L'AEPD a souligné que le système utilisé par DIGI n'offrait pas de garanties suffisantes, dans la mesure où l'envoi d'un SMS à un numéro fourni par le contractant lui-même ne constitue pas une preuve d'identité fiable. Il n’a pas non plus été prouvé que l’entreprise disposait d’un mécanisme permettant de démontrer que la personne qui avait présenté le DNI lors de la livraison était bien celle qui figurait dans le contrat :
« Il ne suffit pas de dire que l'employé a vérifié le DNI sans pouvoir le prouver de quelque manière que ce soit. »
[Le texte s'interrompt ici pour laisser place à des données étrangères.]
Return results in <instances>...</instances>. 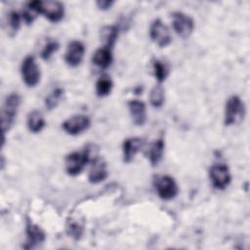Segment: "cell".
Segmentation results:
<instances>
[{
    "label": "cell",
    "mask_w": 250,
    "mask_h": 250,
    "mask_svg": "<svg viewBox=\"0 0 250 250\" xmlns=\"http://www.w3.org/2000/svg\"><path fill=\"white\" fill-rule=\"evenodd\" d=\"M83 230H84L83 224L79 220L75 218L68 219L66 223V232L69 236H71L75 240H78L81 238L83 234Z\"/></svg>",
    "instance_id": "obj_21"
},
{
    "label": "cell",
    "mask_w": 250,
    "mask_h": 250,
    "mask_svg": "<svg viewBox=\"0 0 250 250\" xmlns=\"http://www.w3.org/2000/svg\"><path fill=\"white\" fill-rule=\"evenodd\" d=\"M28 4L39 14L44 15L52 22H59L64 16V6L60 1L34 0Z\"/></svg>",
    "instance_id": "obj_3"
},
{
    "label": "cell",
    "mask_w": 250,
    "mask_h": 250,
    "mask_svg": "<svg viewBox=\"0 0 250 250\" xmlns=\"http://www.w3.org/2000/svg\"><path fill=\"white\" fill-rule=\"evenodd\" d=\"M165 142L163 138H159L152 142L146 151V155L152 166H157L163 158Z\"/></svg>",
    "instance_id": "obj_16"
},
{
    "label": "cell",
    "mask_w": 250,
    "mask_h": 250,
    "mask_svg": "<svg viewBox=\"0 0 250 250\" xmlns=\"http://www.w3.org/2000/svg\"><path fill=\"white\" fill-rule=\"evenodd\" d=\"M112 59V49L104 46L96 50L93 55L92 62L100 68L105 69L111 64Z\"/></svg>",
    "instance_id": "obj_17"
},
{
    "label": "cell",
    "mask_w": 250,
    "mask_h": 250,
    "mask_svg": "<svg viewBox=\"0 0 250 250\" xmlns=\"http://www.w3.org/2000/svg\"><path fill=\"white\" fill-rule=\"evenodd\" d=\"M209 178L216 189H225L231 181L229 168L224 163L214 164L209 169Z\"/></svg>",
    "instance_id": "obj_7"
},
{
    "label": "cell",
    "mask_w": 250,
    "mask_h": 250,
    "mask_svg": "<svg viewBox=\"0 0 250 250\" xmlns=\"http://www.w3.org/2000/svg\"><path fill=\"white\" fill-rule=\"evenodd\" d=\"M21 72L23 82L28 87H35L40 82L41 72L33 56H27L21 62Z\"/></svg>",
    "instance_id": "obj_6"
},
{
    "label": "cell",
    "mask_w": 250,
    "mask_h": 250,
    "mask_svg": "<svg viewBox=\"0 0 250 250\" xmlns=\"http://www.w3.org/2000/svg\"><path fill=\"white\" fill-rule=\"evenodd\" d=\"M84 54L85 45L79 40H73L68 44L66 48V52L64 55L65 62L71 67H76L82 62Z\"/></svg>",
    "instance_id": "obj_12"
},
{
    "label": "cell",
    "mask_w": 250,
    "mask_h": 250,
    "mask_svg": "<svg viewBox=\"0 0 250 250\" xmlns=\"http://www.w3.org/2000/svg\"><path fill=\"white\" fill-rule=\"evenodd\" d=\"M97 156H93V149L87 146L81 151H73L66 155L64 159L65 171L69 176L79 175L86 165L92 162Z\"/></svg>",
    "instance_id": "obj_1"
},
{
    "label": "cell",
    "mask_w": 250,
    "mask_h": 250,
    "mask_svg": "<svg viewBox=\"0 0 250 250\" xmlns=\"http://www.w3.org/2000/svg\"><path fill=\"white\" fill-rule=\"evenodd\" d=\"M91 163V168L88 174L89 182L91 184H99L104 182L108 175L105 161L103 158L97 156L95 159L92 160Z\"/></svg>",
    "instance_id": "obj_13"
},
{
    "label": "cell",
    "mask_w": 250,
    "mask_h": 250,
    "mask_svg": "<svg viewBox=\"0 0 250 250\" xmlns=\"http://www.w3.org/2000/svg\"><path fill=\"white\" fill-rule=\"evenodd\" d=\"M129 112L136 126H144L146 122V107L140 100H132L128 103Z\"/></svg>",
    "instance_id": "obj_15"
},
{
    "label": "cell",
    "mask_w": 250,
    "mask_h": 250,
    "mask_svg": "<svg viewBox=\"0 0 250 250\" xmlns=\"http://www.w3.org/2000/svg\"><path fill=\"white\" fill-rule=\"evenodd\" d=\"M245 105L238 96H231L226 103L224 123L226 126L235 125L243 120Z\"/></svg>",
    "instance_id": "obj_4"
},
{
    "label": "cell",
    "mask_w": 250,
    "mask_h": 250,
    "mask_svg": "<svg viewBox=\"0 0 250 250\" xmlns=\"http://www.w3.org/2000/svg\"><path fill=\"white\" fill-rule=\"evenodd\" d=\"M113 87V82L109 75H102L96 83V94L98 97H105L110 94Z\"/></svg>",
    "instance_id": "obj_20"
},
{
    "label": "cell",
    "mask_w": 250,
    "mask_h": 250,
    "mask_svg": "<svg viewBox=\"0 0 250 250\" xmlns=\"http://www.w3.org/2000/svg\"><path fill=\"white\" fill-rule=\"evenodd\" d=\"M91 125V119L85 114H76L67 118L62 124V129L71 136H76L86 131Z\"/></svg>",
    "instance_id": "obj_10"
},
{
    "label": "cell",
    "mask_w": 250,
    "mask_h": 250,
    "mask_svg": "<svg viewBox=\"0 0 250 250\" xmlns=\"http://www.w3.org/2000/svg\"><path fill=\"white\" fill-rule=\"evenodd\" d=\"M144 146L143 139L139 137H130L124 140L122 144L123 161L125 163H130L134 160L136 154L141 150Z\"/></svg>",
    "instance_id": "obj_14"
},
{
    "label": "cell",
    "mask_w": 250,
    "mask_h": 250,
    "mask_svg": "<svg viewBox=\"0 0 250 250\" xmlns=\"http://www.w3.org/2000/svg\"><path fill=\"white\" fill-rule=\"evenodd\" d=\"M152 68H153L154 76L159 83L166 80V78L169 74V68L166 63H164L160 60H153Z\"/></svg>",
    "instance_id": "obj_24"
},
{
    "label": "cell",
    "mask_w": 250,
    "mask_h": 250,
    "mask_svg": "<svg viewBox=\"0 0 250 250\" xmlns=\"http://www.w3.org/2000/svg\"><path fill=\"white\" fill-rule=\"evenodd\" d=\"M25 233H26V241H25V244L23 245L24 249L35 248L36 246L43 243L46 239L45 231L29 219L26 220Z\"/></svg>",
    "instance_id": "obj_11"
},
{
    "label": "cell",
    "mask_w": 250,
    "mask_h": 250,
    "mask_svg": "<svg viewBox=\"0 0 250 250\" xmlns=\"http://www.w3.org/2000/svg\"><path fill=\"white\" fill-rule=\"evenodd\" d=\"M21 15V19L23 20V21L27 24H30L34 21V20L36 19V17L39 15L28 3L26 4L25 8L23 9Z\"/></svg>",
    "instance_id": "obj_27"
},
{
    "label": "cell",
    "mask_w": 250,
    "mask_h": 250,
    "mask_svg": "<svg viewBox=\"0 0 250 250\" xmlns=\"http://www.w3.org/2000/svg\"><path fill=\"white\" fill-rule=\"evenodd\" d=\"M60 48V44L58 41L56 40H49L45 46L43 47L41 53H40V56L43 60L45 61H48L54 53H56Z\"/></svg>",
    "instance_id": "obj_26"
},
{
    "label": "cell",
    "mask_w": 250,
    "mask_h": 250,
    "mask_svg": "<svg viewBox=\"0 0 250 250\" xmlns=\"http://www.w3.org/2000/svg\"><path fill=\"white\" fill-rule=\"evenodd\" d=\"M172 19L173 28L176 33L184 39L188 38L194 29L193 20L183 12H174L172 14Z\"/></svg>",
    "instance_id": "obj_9"
},
{
    "label": "cell",
    "mask_w": 250,
    "mask_h": 250,
    "mask_svg": "<svg viewBox=\"0 0 250 250\" xmlns=\"http://www.w3.org/2000/svg\"><path fill=\"white\" fill-rule=\"evenodd\" d=\"M46 125L45 118L39 110H32L27 116V128L32 133H39Z\"/></svg>",
    "instance_id": "obj_18"
},
{
    "label": "cell",
    "mask_w": 250,
    "mask_h": 250,
    "mask_svg": "<svg viewBox=\"0 0 250 250\" xmlns=\"http://www.w3.org/2000/svg\"><path fill=\"white\" fill-rule=\"evenodd\" d=\"M113 1H108V0H102V1H97V6L99 7V9L105 11L110 9V7L113 5Z\"/></svg>",
    "instance_id": "obj_28"
},
{
    "label": "cell",
    "mask_w": 250,
    "mask_h": 250,
    "mask_svg": "<svg viewBox=\"0 0 250 250\" xmlns=\"http://www.w3.org/2000/svg\"><path fill=\"white\" fill-rule=\"evenodd\" d=\"M164 101H165V91H164V88L158 84V85H155L150 93H149V102H150V104L155 107V108H158V107H161L164 104Z\"/></svg>",
    "instance_id": "obj_22"
},
{
    "label": "cell",
    "mask_w": 250,
    "mask_h": 250,
    "mask_svg": "<svg viewBox=\"0 0 250 250\" xmlns=\"http://www.w3.org/2000/svg\"><path fill=\"white\" fill-rule=\"evenodd\" d=\"M21 15L16 11H12L8 15L7 23H8L9 33H12V35L17 33V31L19 30V28L21 26Z\"/></svg>",
    "instance_id": "obj_25"
},
{
    "label": "cell",
    "mask_w": 250,
    "mask_h": 250,
    "mask_svg": "<svg viewBox=\"0 0 250 250\" xmlns=\"http://www.w3.org/2000/svg\"><path fill=\"white\" fill-rule=\"evenodd\" d=\"M21 105V97L18 93H11L4 100L1 108L2 131L5 135L13 126Z\"/></svg>",
    "instance_id": "obj_2"
},
{
    "label": "cell",
    "mask_w": 250,
    "mask_h": 250,
    "mask_svg": "<svg viewBox=\"0 0 250 250\" xmlns=\"http://www.w3.org/2000/svg\"><path fill=\"white\" fill-rule=\"evenodd\" d=\"M149 36L158 47L165 48L172 42V35L168 26L160 20H154L149 27Z\"/></svg>",
    "instance_id": "obj_8"
},
{
    "label": "cell",
    "mask_w": 250,
    "mask_h": 250,
    "mask_svg": "<svg viewBox=\"0 0 250 250\" xmlns=\"http://www.w3.org/2000/svg\"><path fill=\"white\" fill-rule=\"evenodd\" d=\"M64 94L63 89L62 88H56L54 89L45 99V106L48 110L54 109L61 102Z\"/></svg>",
    "instance_id": "obj_23"
},
{
    "label": "cell",
    "mask_w": 250,
    "mask_h": 250,
    "mask_svg": "<svg viewBox=\"0 0 250 250\" xmlns=\"http://www.w3.org/2000/svg\"><path fill=\"white\" fill-rule=\"evenodd\" d=\"M153 185L157 195L163 200H172L179 193V187L175 179L169 175L155 176Z\"/></svg>",
    "instance_id": "obj_5"
},
{
    "label": "cell",
    "mask_w": 250,
    "mask_h": 250,
    "mask_svg": "<svg viewBox=\"0 0 250 250\" xmlns=\"http://www.w3.org/2000/svg\"><path fill=\"white\" fill-rule=\"evenodd\" d=\"M119 33V27L117 25H107L102 29V39L104 42V46L110 49L113 48Z\"/></svg>",
    "instance_id": "obj_19"
}]
</instances>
Le principe de « responsabilité proactive », inscrit à l'article 5.2 du RGPD, oblige les entreprises non seulement à se conformer à la réglementation, mais aussi à pouvoir le démontrer à travers des politiques, des procédures et des preuves documentées.
Réparation ultérieure insuffisante
Après avoir été signalé à la Garde civile, l'opérateur a corrigé la situation, bloquant la dette et supprimant les données liées au contrat frauduleux. Cependant, l'AEPD a considéré que cette action, bien que appropriée, n'exonère pas l'infraction initiale, puisque le traitement illicite avait eu lieu deux ans auparavant.
Le régulateur a également rappelé que l'entreprise, en tant que responsable du traitement, assume le risque dérivé de ses procédures de vérification et ne peut se soustraire à sa responsabilité en alléguant les agissements d'un tiers.
Une amende exemplaire de 150 000 euros
Enfin, l'Agence espagnole de protection des données (AEPD) a infligé une amende de 150 000 euros à DIGI Spain Telecom SL pour violation de l'article 6.1 du Règlement général sur la protection des données (RGPD), qui exige que tout traitement de données personnelles ait une base juridique valable.
L'affaire DIGI rejoint d'autres dossiers similaires traités par l'AEPD contre des opérateurs qui n'ont pas correctement vérifié l'identité de leurs clients. Le régulateur a répété à plusieurs reprises que la numérisation des processus de passation des marchés ne peut justifier l’assouplissement des contrôles d’identité, alors que les fraudes par usurpation d’identité continuent de croître.